The 40 apartment units, each 600 square feet, will be built adjacent to the church on Montauk Highway, along with a superintendent’s apartment, and a community center room. Residents will be 62 years and older, and will have to have an annual income of $30,000 or less.
The plan received approval from the East Hampton Town Planning Board in November of 2010, but the housing project has been years in the making. After securing a $5.9 million federal grant from the Department of Housing and Urban Development, along with a federal rent subsidiary of $891,000, the application began winding its way through the planning process in November 2009.
The East Hampton Town Board approved a transfer of development rights from a vacant parcel in Springs to the Amagansett property in 2010, which was necessary so that septic system requirements for the housing project could be met.
According to Tom Preiato, the town’s senior building inspector, the project needed to receive a building permit before Dec. 5 of this year or the HUD grant would expire.
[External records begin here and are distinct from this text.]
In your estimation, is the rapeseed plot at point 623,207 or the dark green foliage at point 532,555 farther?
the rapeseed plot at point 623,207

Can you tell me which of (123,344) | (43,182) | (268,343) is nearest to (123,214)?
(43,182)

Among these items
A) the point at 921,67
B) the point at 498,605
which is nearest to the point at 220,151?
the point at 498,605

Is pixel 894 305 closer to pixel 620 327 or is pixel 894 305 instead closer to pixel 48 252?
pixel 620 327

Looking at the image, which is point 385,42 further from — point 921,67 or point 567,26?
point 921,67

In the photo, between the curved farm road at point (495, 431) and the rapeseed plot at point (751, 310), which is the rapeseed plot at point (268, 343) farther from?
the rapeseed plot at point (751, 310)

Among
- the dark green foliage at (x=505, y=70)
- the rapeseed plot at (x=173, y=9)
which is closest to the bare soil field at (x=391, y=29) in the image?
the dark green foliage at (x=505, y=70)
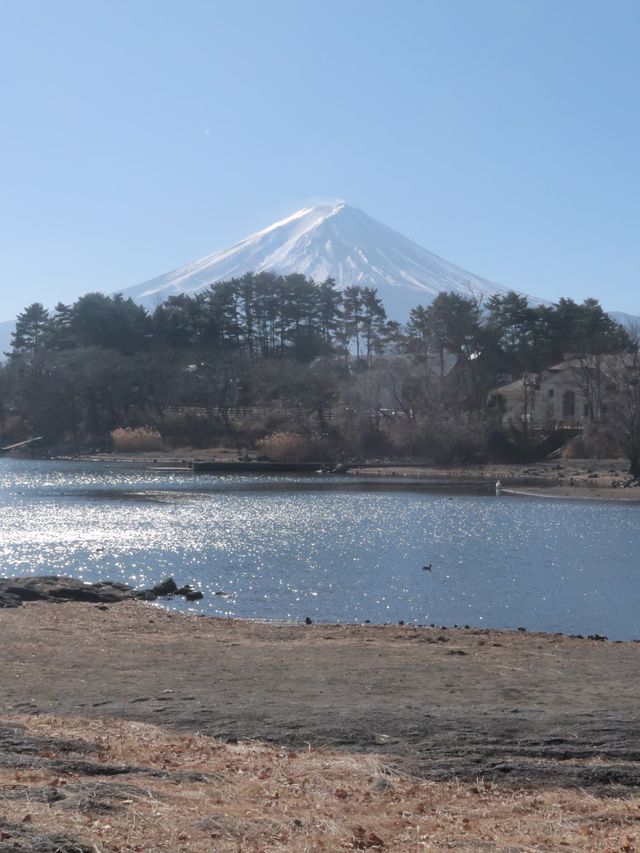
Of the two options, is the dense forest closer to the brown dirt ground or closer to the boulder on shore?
the boulder on shore

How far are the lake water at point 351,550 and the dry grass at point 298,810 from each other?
1223cm

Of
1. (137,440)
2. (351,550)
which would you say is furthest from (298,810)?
(137,440)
A permit was issued on Nov. 30, and work began on Monday.
Michael DeSario, president of St. Michael’s Windmill housing board, has been an instrumental part of the group that handled this project. In a phone interview Tuesday, he discussed the final pieces of the plan.
“They started construction yesterday. We took down the parsonage and put up site perimeter fencing. It was a little bit before we were fully ready to go, but we were confident and we were right,” said Mr. DeSario. An official groundbreaking ceremony will take place in mid-January. “Three days ago there were very real possibilities that this wasn’t going to happen. It did take a lot of people’s cooperation,” he added.
“Right now I’m at the very end of a two-day closing, with all sorts of people here, including HUD people, state people, and county people. We’re ready to go full speed at this point,” said Mr. DeSario.
“This is where everything goes official. Approvals, conditions, we spent years getting all of those, and it accumulates right now. Within an hour everything will be signed, sealed, and ready to go forward,” he said, “The actual funds have been transferred as opposed to pieces of paper promising us money. It’s a very exciting time.”
Mr. DeSario works in the real estate business, and spoke about how there are usually two opposing sides when it comes down to negotiating in this industry. This was not the case with this project.
“At the closing here, we have a wonderful experience with people working here to make this happen. When it came to the final building approvals and determining how the funds were going to be distributed, we did it in record time. Normally it takes six to eight months; we did it in six to eight weeks. The people at HUD were terrific with us,” he said.
Mr. DeSario expressed gratitude to the many different groups that played a role in making this project possible. “This was something very needed in our community. We had four different supervisors, each of the councilmen was terrific, and the East Hampton Planning Department was great. They put us through their paces, but they worked to help us, not to stop us,” he added.
“I’d like to thank the church for being very receptive and engaged in this project. They were very much a part of this, and cooperative in transferring the land at a good rate. This is a project for the entire community and when it comes down to it, all elderly people. I’m the chairman of four or five corporations involved in this, and I would thank everyone at Windmill II [a senior citizens apartment complex in East Hampton] for working hard to make this happen,” Mr. DeSario said.
He was optimistic that the housing project would be be completed in approximately 12 months. “It’ll be nice to have 40 apartments ready for Christmas for next year,” Mr. DeSario said. “That’s what we hope.”